** Task statement **
Retype every entry below exactly as it stands.

____ Data to use

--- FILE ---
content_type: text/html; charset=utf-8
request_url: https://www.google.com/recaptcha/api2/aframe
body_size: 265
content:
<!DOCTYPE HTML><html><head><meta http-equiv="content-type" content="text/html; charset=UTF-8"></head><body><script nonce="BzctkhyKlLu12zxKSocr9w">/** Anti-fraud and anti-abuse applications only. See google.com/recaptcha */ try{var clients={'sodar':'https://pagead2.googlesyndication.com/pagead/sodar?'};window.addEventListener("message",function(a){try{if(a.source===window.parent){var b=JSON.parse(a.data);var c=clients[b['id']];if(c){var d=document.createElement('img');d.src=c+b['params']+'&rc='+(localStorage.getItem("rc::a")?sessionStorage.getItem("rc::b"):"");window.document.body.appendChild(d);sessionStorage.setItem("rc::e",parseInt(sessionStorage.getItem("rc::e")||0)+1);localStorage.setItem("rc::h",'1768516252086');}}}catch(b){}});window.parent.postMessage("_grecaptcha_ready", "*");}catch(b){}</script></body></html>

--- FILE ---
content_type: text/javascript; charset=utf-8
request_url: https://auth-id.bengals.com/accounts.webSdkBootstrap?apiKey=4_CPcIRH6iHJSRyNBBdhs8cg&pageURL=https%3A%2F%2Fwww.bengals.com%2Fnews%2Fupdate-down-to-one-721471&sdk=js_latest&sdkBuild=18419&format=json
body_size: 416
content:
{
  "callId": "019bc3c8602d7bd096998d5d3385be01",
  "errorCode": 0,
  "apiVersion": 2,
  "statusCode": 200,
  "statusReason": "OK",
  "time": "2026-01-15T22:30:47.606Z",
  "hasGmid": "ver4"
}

________

** Response for this exercise **
--- FILE ---
content_type: text/html; charset=utf-8
request_url: https://www.google.com/recaptcha/api2/aframe
body_size: 265
content:
<!DOCTYPE HTML><html><head><meta http-equiv="content-type" content="text/html; charset=UTF-8"></head><body><script nonce="BzctkhyKlLu12zxKSocr9w">/** Anti-fraud and anti-abuse applications only. See google.com/recaptcha */ try{var clients={'sodar':'https://pagead2.googlesyndication.com/pagead/sodar?'};window.addEventListener("message",function(a){try{if(a.source===window.parent){var b=JSON.parse(a.data);var c=clients[b['id']];if(c){var d=document.createElement('img');d.src=c+b['params']+'&rc='+(localStorage.getItem("rc::a")?sessionStorage.getItem("rc::b"):"");window.document.body.appendChild(d);sessionStorage.setItem("rc::e",parseInt(sessionStorage.getItem("rc::e")||0)+1);localStorage.setItem("rc::h",'1768516252086');}}}catch(b){}});window.parent.postMessage("_grecaptcha_ready", "*");}catch(b){}</script></body></html>

--- FILE ---
content_type: text/javascript; charset=utf-8
request_url: https://auth-id.bengals.com/accounts.webSdkBootstrap?apiKey=4_CPcIRH6iHJSRyNBBdhs8cg&pageURL=https%3A%2F%2Fwww.bengals.com%2Fnews%2Fupdate-down-to-one-721471&sdk=js_latest&sdkBuild=18419&format=json
body_size: 416
content:
{
  "callId": "019bc3c8602d7bd096998d5d3385be01",
  "errorCode": 0,
  "apiVersion": 2,
  "statusCode": 200,
  "statusReason": "OK",
  "time": "2026-01-15T22:30:47.606Z",
  "hasGmid": "ver4"
}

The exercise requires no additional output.